> [What to work on]:
Return the following lines word for word, starting with the line containing "Monedas antiguas de" and continuing through the line containing "抖音怎么艾特自己的名字在主頁(yè)？", both included. Leave the pictures out of your answer.

> [Exercise material]:
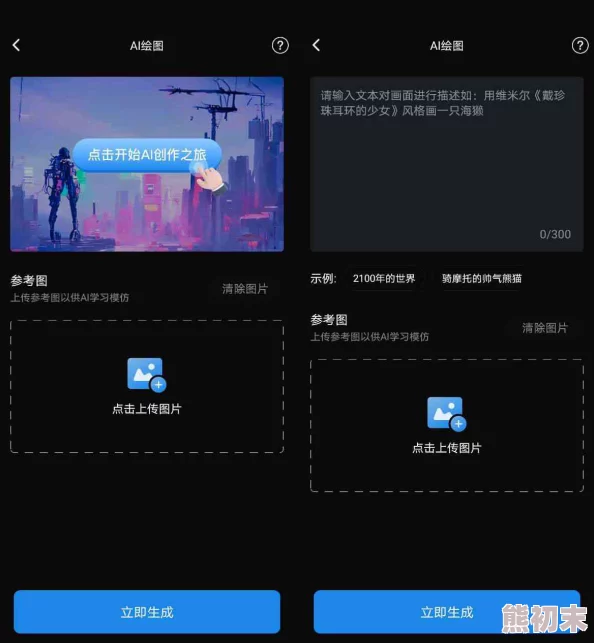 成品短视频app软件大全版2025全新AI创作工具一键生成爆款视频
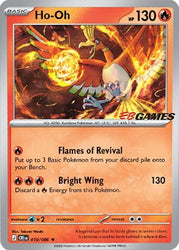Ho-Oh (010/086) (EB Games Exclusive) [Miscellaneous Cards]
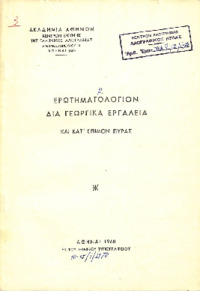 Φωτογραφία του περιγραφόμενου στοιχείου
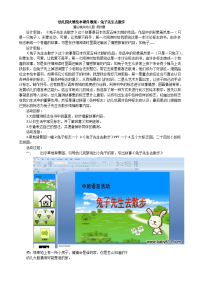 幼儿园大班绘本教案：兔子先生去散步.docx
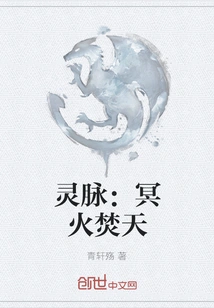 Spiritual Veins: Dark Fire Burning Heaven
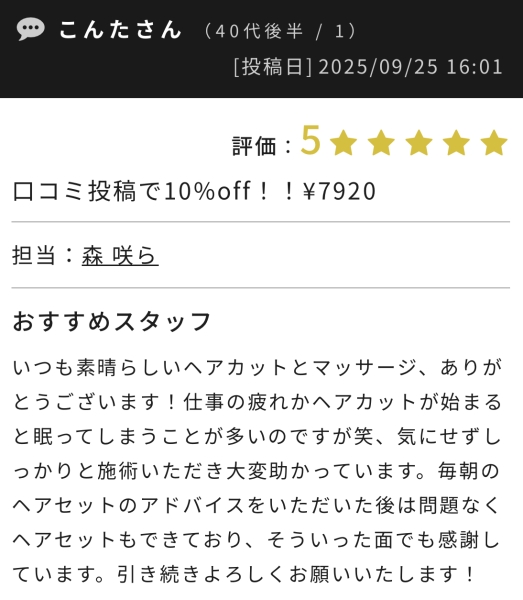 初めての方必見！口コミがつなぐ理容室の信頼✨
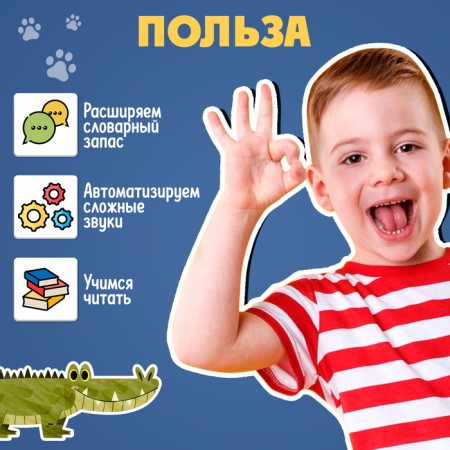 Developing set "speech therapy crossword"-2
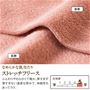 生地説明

--

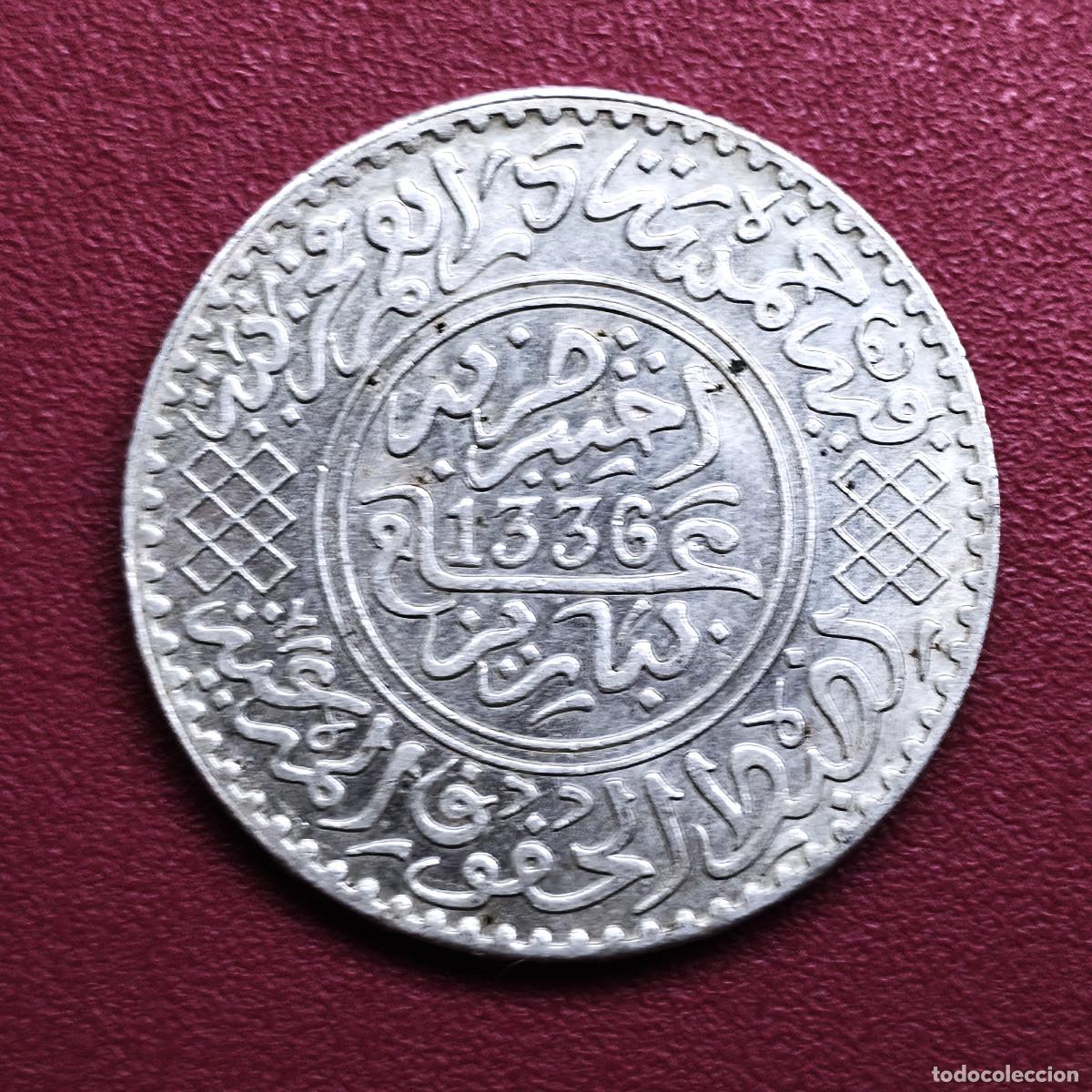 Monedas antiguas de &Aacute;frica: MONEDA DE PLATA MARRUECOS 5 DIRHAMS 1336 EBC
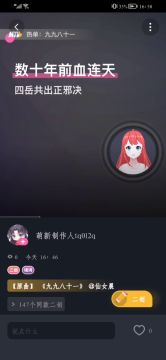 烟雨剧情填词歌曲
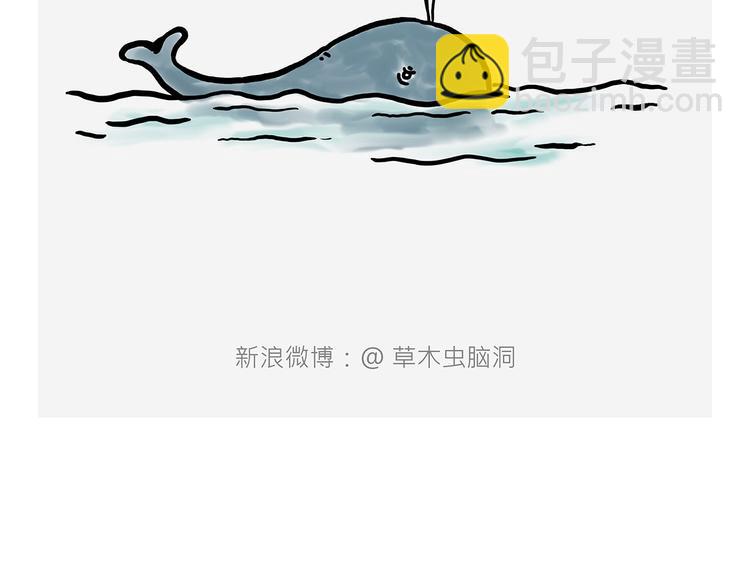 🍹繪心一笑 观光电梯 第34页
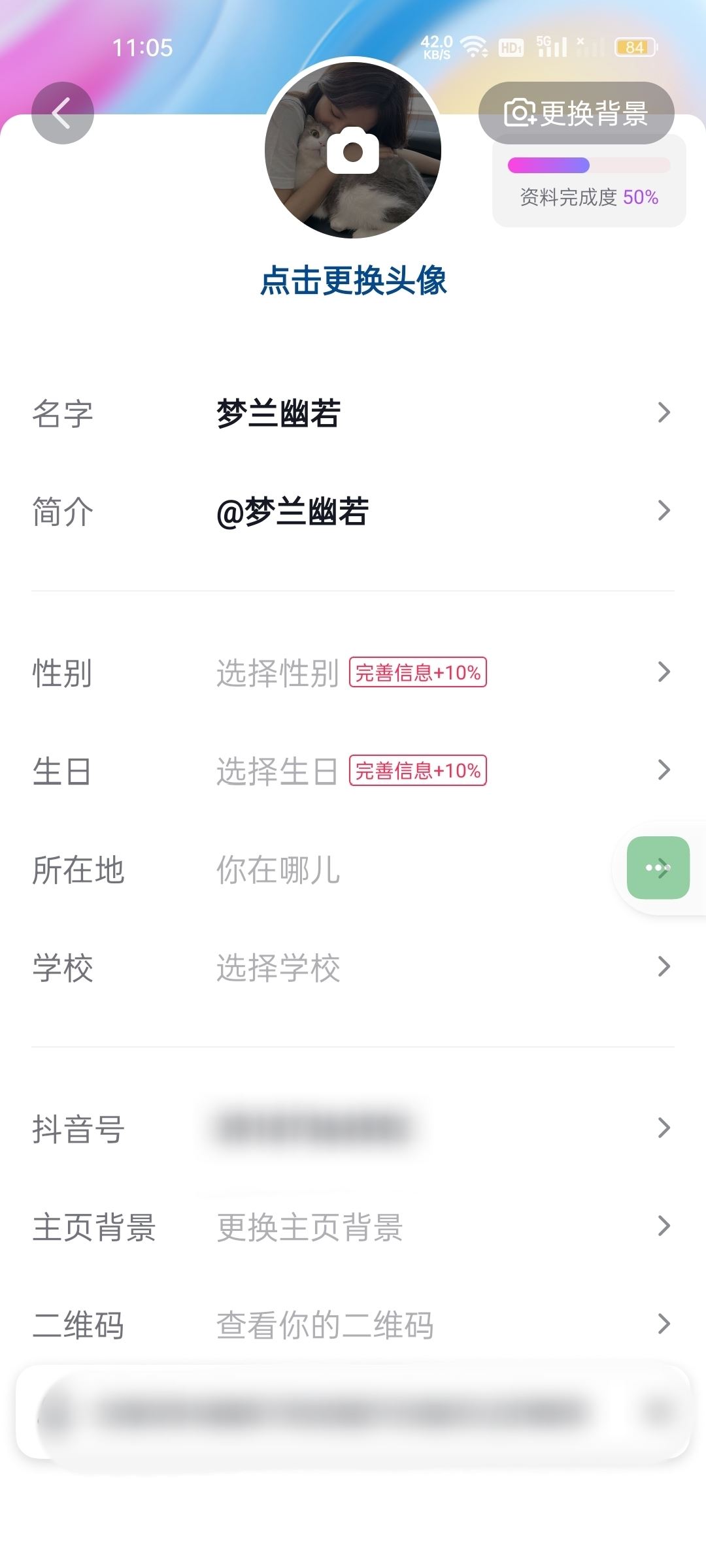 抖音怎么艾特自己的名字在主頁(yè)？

> [Expected answer]:
 Monedas antiguas de &Aacute;frica: MONEDA DE PLATA MARRUECOS 5 DIRHAMS 1336 EBC
 烟雨剧情填词歌曲
 🍹繪心一笑 观光电梯 第34页
 抖音怎么艾特自己的名字在主頁(yè)？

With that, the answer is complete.